The I-O Quest

From biologic discovery to translational science, Bristol Myers Squibb’s I-O experts are engaged in a relentless pursuit to discover, develop, and design the next generation of immunotherapies. 

Hunting Promising Targets

The hunt starts by learning as much as possible about the biology of cancer and the human immune system. Nils Lonberg, senior vice president of Oncology Biology Discovery, says three biological mechanisms affect cancer’s ability to evade detection and grow out of control:

1. Cancer cells have mutations that may or may not be expressed. Cancer cells are fickle. They might make neoantigens, proteins on their cell surfaces, that enable immune cells to detect their presence and target them for destruction, or they might not. Not to mention, the total number of mutations varies among cancer types. Childhood leukemias, for example, are driven by a limited set of mutations that can be well controlled with targeted therapies. Most cancers, though, have many mutations that make them hard to target, thus allowing them to grow out of control.  
2. The balance of the body’s inflammatory response is disrupted. In a healthy inflammatory response, immune cells respond to signals by rushing in to deal with a problem, causing inflammation and swelling—like when you cut your finger and it becomes red and swollen.
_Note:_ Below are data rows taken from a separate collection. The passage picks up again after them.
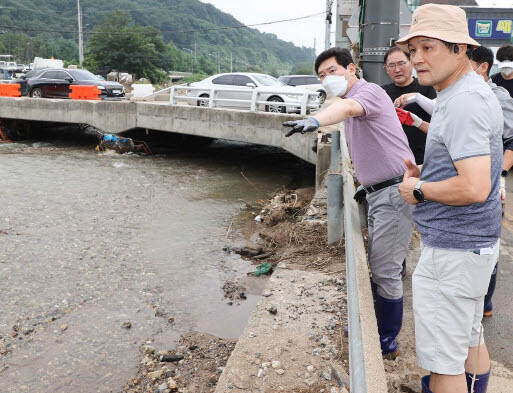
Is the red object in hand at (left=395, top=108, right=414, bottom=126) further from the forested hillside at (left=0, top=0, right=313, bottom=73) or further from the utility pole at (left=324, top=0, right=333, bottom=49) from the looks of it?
the forested hillside at (left=0, top=0, right=313, bottom=73)

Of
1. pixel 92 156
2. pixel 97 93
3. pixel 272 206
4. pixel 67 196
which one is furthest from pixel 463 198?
pixel 97 93

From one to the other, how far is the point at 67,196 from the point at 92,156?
6.00m

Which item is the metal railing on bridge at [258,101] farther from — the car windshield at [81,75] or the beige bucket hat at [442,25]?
the beige bucket hat at [442,25]

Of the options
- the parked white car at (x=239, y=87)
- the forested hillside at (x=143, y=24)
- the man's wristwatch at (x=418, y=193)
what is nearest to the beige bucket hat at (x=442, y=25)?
the man's wristwatch at (x=418, y=193)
When the threat is over, other signals tell the inflammatory response to end so that the wound can heal. A healthy body maintains a proper balance in both directions of the inflammatory pathways. Tumors, however, are stuck at a particular point in this cycle where inflammatory attenuation signals have shut down a productive T-cell response before the cancer cells have been cleared. 
3. Cancer cells are always mutating. Like bacteria, cancer cells are under tremendous molecular pressure, rapidly dividing and mutating all the time. New mutations can equip cancer cells with other ways to escape attack from immune cells, such as blocking infiltration, masking themselves from detection, or developing resistance to earlier therapies by expressing different surface proteins.

As a means of identifying the most promising targets to pursue, scientists look for the specific protein receptors on the surfaces of immune cells that are involved with those biological mechanisms. Bristol Myers Squibb is researching dozens of targets at various stages of investigation.
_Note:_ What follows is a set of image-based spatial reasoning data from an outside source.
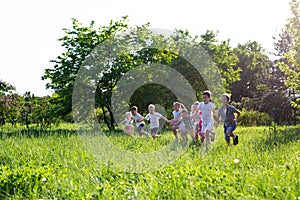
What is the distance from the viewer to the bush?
29562 mm

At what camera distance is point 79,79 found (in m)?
18.0

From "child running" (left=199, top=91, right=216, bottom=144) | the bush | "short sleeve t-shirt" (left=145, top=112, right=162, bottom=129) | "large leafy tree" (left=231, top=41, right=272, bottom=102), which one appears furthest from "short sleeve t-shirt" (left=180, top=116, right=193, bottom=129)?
"large leafy tree" (left=231, top=41, right=272, bottom=102)

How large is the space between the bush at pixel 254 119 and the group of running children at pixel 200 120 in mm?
15845

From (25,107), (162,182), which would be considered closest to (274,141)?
(162,182)

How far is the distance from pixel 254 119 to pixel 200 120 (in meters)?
18.1

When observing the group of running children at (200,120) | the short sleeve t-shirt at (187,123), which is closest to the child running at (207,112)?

That input-gathering process includes reviewing published literature, scouring The Cancer Genome Atlas—a large public database that has multidimensional diagrams of genomic mutations in 33 types of cancer—and analyzing genomic datasets from patients in clinical trials. “We look for targets that are highly expressed in tumor types that have a higher incidence and a higher medical need,” says Bruce Car, vice president and head of Translational Sciences.

"We are actively engaging commercial partners  who have diagnostic expertise and a global market reach to ensure that we are delivering the best customer experience and bringing the right drugs to the right patients," says Anil Kapur, vice president, I-O Early Assets & Biomarkers Commercialization. Biomarkers can be used to characterize a tumor and the tumor microenvironment, which may inform how a patient might respond to immunotherapy. Companion diagnostics are used to identify patients who will benefit from an available treatment.

Pursuing Next Generation I-O Research

The next generation of I-O research is already underway across the sector. With it has come an exciting shift in approach to investigate combination treatments that may be able to address more than one cancer target at the same time.

“If cancer is like a room that has multiple lights turned on, standard chemotherapy is like breaking all the lights at once to turn them off,” says Steven Averbuch. “Targeted therapy, using a targeted drug to treat a cancer largely driven by a single mutation, is akin to turning off a switch that controls most of the lights in the room. In our current era of immuno-oncology, we are researching a whole bank of light switches that we hope to one day be able to turn off in different sequences and combinations along the patient journey.”

Furthermore, a growing number of industry collaborations with biotech firms and academic research centers will allow Bristol Myers Squibb to leverage new understandings about the nature of cancer, and find new ways to use informatics and other tools to apply data in a way that wasn’t possible in the past.

“We’re getting closer to knowing why some people respond to I-O and others don’t,” Averbuch says. “Our goal is to keep going in hopes that we can potentially turn out the lights on cancer for good.”